Hypoxemia and Hypoxia
Although hypoxemia and hypoxia often occur together, they are not synonymous. Hypoxemia is generally defined as low arterial blood oxygen content, whereas hypoxia refers to inadequate delivery of oxygen to tissue. Hypoxemia occurs in any situation in which blood enters the systemic circulation without perfusing adequately ventilated alveoli (reduction in ventilation–perfusion matching). Blood can bypass adequately ventilated alveoli by extrapulmonary shunts, by intrapulmonary shunts, or by some combination of the two. With cyanotic congenital heart disease, a structurally abnormal heart leads to some blood entering the aorta without passing through the pulmonary circulation (extrapulmonary shunt). Similarly, infants with persistent pulmonary hypertension of the newborn can also have extrapulmonary shunting through the foramen ovale and/or ductus arteriosus. A right-to-left shunt across the ductus arteriosus can often be detected by comparing the Pao 2 or oxygen saturation of preductal and postductal blood ( Fig. 10-4 ). If the saturation of the preductal blood is significantly higher (≥5% to 10% difference) than the saturation of the postductal blood, a clinically significant right-to-left shunt exists. However, equal pre- and postductal saturations do not exclude the possibility of pulmonary hypertension with a shunt through the foramen ovale. Hypoxemia associated with lung diseases that are characterized by atelectasis (e.g., respiratory distress syndrome, pneumonia) are caused primarily by intrapulmonary shunting. Whenever alveoli are inadequately ventilated, the blood flowing to those alveoli may not become fully saturated. Thus, the greater the degree of atelectasis, the greater the intrapulmonary shunt, and the greater the degree of hypoxemia.
Tissue hypoxia results when the amount of oxygen delivered to the tissues decreases below the critical threshold of oxygen consumption.

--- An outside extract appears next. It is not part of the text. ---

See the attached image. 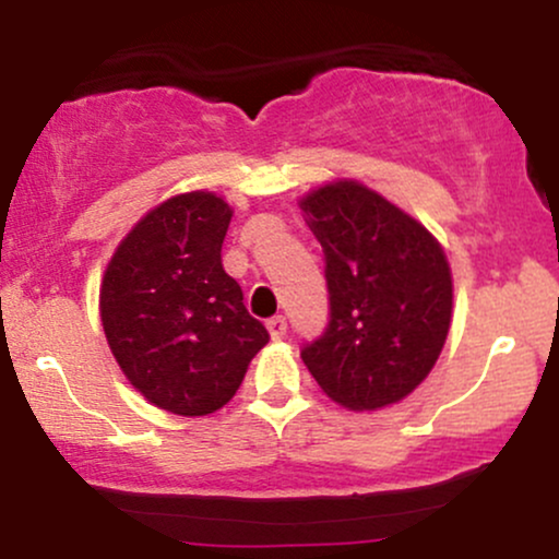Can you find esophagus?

Hypoxia can occur despite adequate Pao 2 . It is helpful to conceptualize hypoxia in terms of imbalances in supply, delivery and demand for oxygen. Decreased ‘supply’ of oxygen is observed at high altitude due to a lower partial pressure of oxygen in the atmosphere. ‘Delivery’ of oxygen is impaired in the settings of inadequate tissue perfusion (e.g., reduced cardiac output), anemia and abnormal hemoglobin species (e.g., methemoglobin) where the unloading of oxygen to the tissues is negatively affected. The ‘demand’ for oxygen will increase as tissue oxygen requirements rise in response to illness such as fever or sepsis.
Carbon Dioxide Transport
Carbon dioxide transport is significantly less complicated than oxygen transport. Carbon dioxide is produced in tissues during the aerobic metabolism of glucose and is transported in the blood to the lungs, where it is exhaled. Eighty-five percent of the carbon dioxide in blood is transported as carbonic acid, 10% is carried by hemoglobin as carbamate, and 5% is transported as either dissolved gas or carbonic acid. Owing to the equilibrium between dissolved carbon dioxide and the bicarbonate ion, the relationship between the partial pressure of carbon dioxide in the blood (Pa co 2 ) and the total CO 2 content of blood is essentially linear over the physiologic range ( Fig. 10-5 ).